445話
2月10日(土曜日)
雄太は二勝をし、ホッとしていた。風呂に入り、さっぱりしてから食堂に向かって歩いていた。
(明日のG3勝てるように頑張らなきゃな〜)
食堂に入ると先輩や後輩が何人か駄弁っていた。
(あ……そっか。もう、鈴掛さんは移動したんだっけ)
鈴掛は、12Rが終わると東京での重賞に出る為に阪神競馬場を後にしていた。日曜日のレース終わりに娘に会うらしく、ウキウキとした感じだった。
(夫婦……否、元夫婦か……。他人が口出しする事じゃないんだよな……。分かってんだけど……何かなぁ……)
いつものメンバーでは結婚しているのは雄太だけ。梅野と純也は結婚すらした事がないので、二人はどう言って良いのか迷っているようだった。
普段何かと言う梅野も思うところはあるようだが、夫婦の問題にどこまで踏み込んで良いのか分からずにいるのか、鈴掛に対して何も言わずにいたのだ。
「よぉ〜。雄太ぁ〜」
「梅野さん、今ですか?」
「あぁ。今日、いくつだったぁ〜?」
「二つです。梅野さんは?」
「三つだなぁ〜。調子良かったよぉ〜」
「おめでとうございます」
東京から着いたばかりと言うのもあるのか梅野は、少し疲れたような顔をしていた。
「もしかして、お疲れですか?」
「何か、色々考えてたらちょい寝不足でなぁ〜」
そう言って苦笑いを浮かべて、髪をかき上げている。
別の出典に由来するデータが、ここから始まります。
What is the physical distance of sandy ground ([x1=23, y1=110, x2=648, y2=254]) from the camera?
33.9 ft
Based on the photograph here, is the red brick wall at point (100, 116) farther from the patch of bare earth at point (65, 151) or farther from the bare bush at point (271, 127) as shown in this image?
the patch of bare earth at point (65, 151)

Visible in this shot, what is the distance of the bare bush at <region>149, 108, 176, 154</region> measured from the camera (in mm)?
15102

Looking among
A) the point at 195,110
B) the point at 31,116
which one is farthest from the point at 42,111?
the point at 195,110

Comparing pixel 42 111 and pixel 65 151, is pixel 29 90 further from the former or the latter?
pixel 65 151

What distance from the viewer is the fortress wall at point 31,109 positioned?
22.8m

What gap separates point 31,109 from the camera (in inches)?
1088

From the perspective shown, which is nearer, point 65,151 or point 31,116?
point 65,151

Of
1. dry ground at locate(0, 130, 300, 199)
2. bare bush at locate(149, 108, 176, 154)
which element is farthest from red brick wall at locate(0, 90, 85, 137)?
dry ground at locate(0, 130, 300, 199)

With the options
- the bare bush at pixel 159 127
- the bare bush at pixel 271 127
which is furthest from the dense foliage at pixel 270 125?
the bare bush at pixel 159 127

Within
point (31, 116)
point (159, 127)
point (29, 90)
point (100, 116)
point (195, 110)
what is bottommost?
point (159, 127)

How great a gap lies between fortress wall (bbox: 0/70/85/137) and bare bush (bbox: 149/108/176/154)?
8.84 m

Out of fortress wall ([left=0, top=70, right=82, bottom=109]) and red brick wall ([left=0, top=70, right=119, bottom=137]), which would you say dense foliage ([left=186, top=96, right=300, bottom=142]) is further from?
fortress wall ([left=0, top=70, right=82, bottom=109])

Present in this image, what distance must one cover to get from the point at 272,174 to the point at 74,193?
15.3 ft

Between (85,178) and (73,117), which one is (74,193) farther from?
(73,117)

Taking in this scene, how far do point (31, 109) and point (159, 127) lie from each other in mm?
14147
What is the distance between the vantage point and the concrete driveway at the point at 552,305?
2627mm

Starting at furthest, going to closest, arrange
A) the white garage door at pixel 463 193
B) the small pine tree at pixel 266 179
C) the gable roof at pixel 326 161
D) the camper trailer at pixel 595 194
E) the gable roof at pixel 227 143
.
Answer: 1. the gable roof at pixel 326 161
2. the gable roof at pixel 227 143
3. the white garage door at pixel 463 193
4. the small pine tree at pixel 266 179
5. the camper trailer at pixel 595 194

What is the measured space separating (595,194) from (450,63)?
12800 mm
雄太は、きっと鈴掛の事が気になっていたのかと思ったが、あえて訊かなかった。
天井を見上げて、目を閉じると梅野は雄太の顔をじっと見た。
「あのさぁ……。雄太は一緒だったろ?……鈴掛さんと例の事、話したかぁ……?」
「え? あ……はい」
梅野は周りを気にして小さな声で訊ねてきた。いつものメンバーや、限られた人間しか鈴掛が元嫁に多額の金を渡している事は知られていないからだ。
鈴掛の噂を広めるつもりもないし、多くの人に知られて鈴掛の立ち場が悪くなるのも避けたい。
「場所……変えようか?」
「そう……ですね」
自販機で缶コーヒーを買って、雄太の部屋に移動した。
「鈴掛さん、何て言ってたぁ……?」
「前に言ってたのと変わってないですね。娘の為なら……って感じです」
「そっかぁ……」
梅野は、はぁ~っと大きく息を吐いた。雄太は缶コーヒーを両手ではさみ、じっと眺める。
「俺……俺が鈴掛さんの立ち場だったら、どうするだろうって考えたんですよ。想像するのも嫌だけど、何らかの理由で……春香と離婚したとしたとして……凱央が学校とかで金が要るってなったら、無条件で出してしまうよなって……」
「雄太も、そう思うのかぁ……。やっぱ、親ってそうなるんだよなぁ……」
梅野は親の反対を押し切る形で騎手になった。競馬学校に入る時の面接は何とか協力はしてもらえたが、今も折り合いは良くないと言っている。
年に何度か電話をするぐらいにまでは関係改善はされたようだが、電話の最後に『早く騎手を辞めろ』と言われるのは変わってないと、雄太も聞かされている。
『命をかけるような仕事』を簡単に認められるような親は少ないだろう。特に、競馬に関わっていない親となれば尚更だろうと思う。
「そりゃ鈴掛さんが稼いだ金だし、どう使おうと自由なんだけど、何か引っかかるんだよなぁ……」
「それは分かります。俺は春香の話を聞いてたから尚更……」
「だよなぁ……」
『もどかしい』と言った感情が、雄太の中にも梅野の中にもあった。
「俺達には分からないんだろうなって思う部分って言うか釈然としない気持ちと、親だから分かる気持ちと半々って感じですね」
「俺も、親になったら分かるのかなぁ〜」
「かも知れませんね」
二人で缶コーヒーを黙って飲みながら、たかられているのに嬉しそうにしていた鈴掛の姿を思い出す。
(どうしたら良いんだろうな……。マジで難しい……)
春香は金の無心をされる事を突っぱねていた。親がたかる場合と親にたかる場合は違うのだろうと思うと雄太は溜め息を吐くしか出来なかった。